Monday, May 24, 2004

IT'S THE SAME SECRET SERVICE, ISN'T IT? So why will Greater Boston be virtually shut down for the Democratic National Convention while life will go on pretty much as normal in New York City when the Republicans gather there five weeks later? Tatsha Robertson reports in Sunday's Boston Globe.

KERRY, SHRIVER, AND THE CHURCH. Scott Stossel, the author of a major new biography of Sargent Shriver, wrote in the Globe's Ideas section on Sunday about how John Kerry might learn from Shriver in balancing his Catholicism with his politics. Shriver, as Stossel tells it, stuck to Church doctrine throughout his public career on such matters as abortion and birth control, but refused to let his personal religious views guide his policymaking.

It's a worthwhile piece, but I learned a lot more about Shriver than I did about how Kerry could follow his example. Even though Shriver was much more closely aligned with the Church hierarchy than Kerry appears to be, Shriver today would face problems very different from those that were on the table in the 1960s and '70s.

Let's not forget that last summer, the Vatican issued a document on same-sex marriage that ordered Catholic politicians to get the with program. The document, written largely by Cardinal Joseph Ratzinger, includes this:

When legislation in favour of the recognition of homosexual unions is proposed for the first time in a legislative assembly, the Catholic law-maker has a moral duty to express his opposition clearly and publicly and to vote against it. To vote in favour of a law so harmful to the common good is gravely immoral.
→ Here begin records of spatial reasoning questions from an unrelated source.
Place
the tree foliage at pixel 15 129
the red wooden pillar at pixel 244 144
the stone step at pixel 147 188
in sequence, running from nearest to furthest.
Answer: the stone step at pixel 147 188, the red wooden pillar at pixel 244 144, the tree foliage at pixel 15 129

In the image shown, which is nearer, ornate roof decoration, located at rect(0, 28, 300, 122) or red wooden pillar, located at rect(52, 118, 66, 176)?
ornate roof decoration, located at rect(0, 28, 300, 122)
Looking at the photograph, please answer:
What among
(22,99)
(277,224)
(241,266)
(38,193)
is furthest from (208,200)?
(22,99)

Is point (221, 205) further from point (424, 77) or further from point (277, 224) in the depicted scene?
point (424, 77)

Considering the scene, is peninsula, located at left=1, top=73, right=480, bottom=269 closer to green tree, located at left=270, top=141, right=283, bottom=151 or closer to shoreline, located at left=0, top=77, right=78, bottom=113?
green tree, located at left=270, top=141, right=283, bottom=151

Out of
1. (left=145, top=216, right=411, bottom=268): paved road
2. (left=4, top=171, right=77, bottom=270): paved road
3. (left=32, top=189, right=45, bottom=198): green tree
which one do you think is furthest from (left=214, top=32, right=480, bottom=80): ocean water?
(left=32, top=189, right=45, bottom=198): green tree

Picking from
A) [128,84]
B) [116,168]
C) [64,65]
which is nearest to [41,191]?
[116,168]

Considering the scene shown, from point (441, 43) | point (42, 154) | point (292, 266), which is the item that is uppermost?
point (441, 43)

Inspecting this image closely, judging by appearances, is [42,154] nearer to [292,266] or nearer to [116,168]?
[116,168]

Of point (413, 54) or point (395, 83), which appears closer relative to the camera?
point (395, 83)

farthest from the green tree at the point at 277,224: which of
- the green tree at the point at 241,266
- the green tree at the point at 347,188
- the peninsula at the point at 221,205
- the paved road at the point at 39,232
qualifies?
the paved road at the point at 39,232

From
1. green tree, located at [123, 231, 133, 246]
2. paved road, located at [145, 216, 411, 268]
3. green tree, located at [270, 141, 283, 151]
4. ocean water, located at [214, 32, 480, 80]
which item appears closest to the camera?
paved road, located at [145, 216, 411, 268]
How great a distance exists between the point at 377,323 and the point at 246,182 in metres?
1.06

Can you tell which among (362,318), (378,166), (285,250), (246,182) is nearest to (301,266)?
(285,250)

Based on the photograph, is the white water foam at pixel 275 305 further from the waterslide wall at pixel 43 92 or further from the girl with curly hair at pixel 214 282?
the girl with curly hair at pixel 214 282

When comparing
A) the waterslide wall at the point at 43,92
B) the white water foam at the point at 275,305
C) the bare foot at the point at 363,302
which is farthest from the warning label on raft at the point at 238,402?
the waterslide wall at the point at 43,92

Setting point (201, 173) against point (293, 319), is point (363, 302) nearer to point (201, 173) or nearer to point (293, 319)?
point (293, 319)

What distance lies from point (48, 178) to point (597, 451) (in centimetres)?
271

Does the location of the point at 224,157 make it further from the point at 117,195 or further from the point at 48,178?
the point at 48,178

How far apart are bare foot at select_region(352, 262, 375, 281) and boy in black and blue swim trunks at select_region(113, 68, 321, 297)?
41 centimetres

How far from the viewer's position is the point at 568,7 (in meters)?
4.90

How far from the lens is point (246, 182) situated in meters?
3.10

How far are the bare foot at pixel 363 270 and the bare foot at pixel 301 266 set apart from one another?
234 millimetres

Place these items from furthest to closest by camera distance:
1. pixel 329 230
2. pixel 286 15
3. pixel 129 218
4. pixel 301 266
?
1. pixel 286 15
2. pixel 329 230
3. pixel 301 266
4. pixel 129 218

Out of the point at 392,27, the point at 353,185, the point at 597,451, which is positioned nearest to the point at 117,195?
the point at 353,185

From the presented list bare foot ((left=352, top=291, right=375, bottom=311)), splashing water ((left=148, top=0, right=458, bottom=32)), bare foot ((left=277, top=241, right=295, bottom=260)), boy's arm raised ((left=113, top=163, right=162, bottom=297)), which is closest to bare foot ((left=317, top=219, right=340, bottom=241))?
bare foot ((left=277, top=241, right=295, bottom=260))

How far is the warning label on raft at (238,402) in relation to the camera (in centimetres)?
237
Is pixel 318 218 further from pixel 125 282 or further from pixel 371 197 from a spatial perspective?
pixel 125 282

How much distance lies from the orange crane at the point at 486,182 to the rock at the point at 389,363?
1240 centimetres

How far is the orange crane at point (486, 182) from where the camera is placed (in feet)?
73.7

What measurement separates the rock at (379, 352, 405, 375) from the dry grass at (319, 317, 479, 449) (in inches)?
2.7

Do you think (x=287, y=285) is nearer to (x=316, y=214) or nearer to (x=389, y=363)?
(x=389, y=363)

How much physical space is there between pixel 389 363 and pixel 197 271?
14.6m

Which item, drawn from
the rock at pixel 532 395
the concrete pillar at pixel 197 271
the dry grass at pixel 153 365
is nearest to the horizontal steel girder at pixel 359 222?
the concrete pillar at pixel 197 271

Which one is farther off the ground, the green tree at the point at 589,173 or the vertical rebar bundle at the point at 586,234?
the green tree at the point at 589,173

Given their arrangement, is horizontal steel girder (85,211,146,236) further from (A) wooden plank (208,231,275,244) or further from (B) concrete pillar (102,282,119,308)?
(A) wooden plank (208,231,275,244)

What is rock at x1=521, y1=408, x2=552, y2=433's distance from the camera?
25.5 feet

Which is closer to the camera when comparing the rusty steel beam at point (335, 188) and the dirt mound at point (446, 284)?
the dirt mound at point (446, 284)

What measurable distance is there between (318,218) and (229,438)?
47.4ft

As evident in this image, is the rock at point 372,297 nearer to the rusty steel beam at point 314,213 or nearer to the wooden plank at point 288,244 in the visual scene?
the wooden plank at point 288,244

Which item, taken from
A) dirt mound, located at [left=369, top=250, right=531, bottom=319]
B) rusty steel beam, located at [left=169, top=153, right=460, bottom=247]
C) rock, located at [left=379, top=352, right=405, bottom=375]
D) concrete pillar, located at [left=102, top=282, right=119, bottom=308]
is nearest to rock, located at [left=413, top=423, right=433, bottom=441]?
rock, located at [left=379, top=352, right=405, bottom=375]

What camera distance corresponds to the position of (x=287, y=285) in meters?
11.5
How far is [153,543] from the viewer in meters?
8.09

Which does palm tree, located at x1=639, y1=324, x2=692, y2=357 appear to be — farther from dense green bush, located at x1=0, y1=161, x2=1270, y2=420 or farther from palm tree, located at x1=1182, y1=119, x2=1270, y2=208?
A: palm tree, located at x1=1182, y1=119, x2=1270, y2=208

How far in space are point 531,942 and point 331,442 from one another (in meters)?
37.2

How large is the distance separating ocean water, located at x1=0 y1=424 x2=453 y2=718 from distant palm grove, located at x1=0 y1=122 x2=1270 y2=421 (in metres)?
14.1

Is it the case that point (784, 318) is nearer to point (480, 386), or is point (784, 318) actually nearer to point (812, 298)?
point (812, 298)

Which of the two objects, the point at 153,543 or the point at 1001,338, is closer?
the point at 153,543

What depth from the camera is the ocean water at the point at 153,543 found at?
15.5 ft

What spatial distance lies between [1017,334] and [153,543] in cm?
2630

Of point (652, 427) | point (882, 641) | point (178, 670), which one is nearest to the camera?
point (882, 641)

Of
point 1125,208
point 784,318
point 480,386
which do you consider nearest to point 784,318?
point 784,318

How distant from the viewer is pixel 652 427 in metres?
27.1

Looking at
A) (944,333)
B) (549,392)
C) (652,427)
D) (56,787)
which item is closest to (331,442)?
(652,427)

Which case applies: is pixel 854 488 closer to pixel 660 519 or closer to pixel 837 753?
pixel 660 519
Currently, there is a controversy over whether Catholic politicians who are pro-choice should take communion. And make no mistake: Shriver's actions and statements were entirely pro-choice, regardless of his personal views about abortion. Today's Catholic hierarchy would be breathing down his neck just as surely as it is breathing down Kerry's.

UNCONVENTIONAL WISDOM. Boston Herald columnist Joe Sciacca today points to (sub. req.) the biggest problem if Kerry decides not to accept the nomination at the convention: the very likely possibility that national conventions, already relics of a long-dead era, will be done away with altogether. (Of course, it's a problem only for those who want to keep the conventions on life support.) Writes Sciacca of Kerry:

He's taking heat for flip-flopping on the nomination, but there's no shame for Kerry in keeping his eye on the prize instead of the party. Running for president means winning, not ensuring that some donkey-capped delegates with their credentials hanging over their lobster bibs feel "part of the process." Both parties should start thinking about the conventions and whether the negatives - too scripted, too costly, too mind-numbing and too predictable - have made them throwaway events in the new era of high-speed politics.

It's been wrongly predicted before, but I think there's an excellent chance that this will be the last time the two major parties hold conventions as we know them. That moment is past due.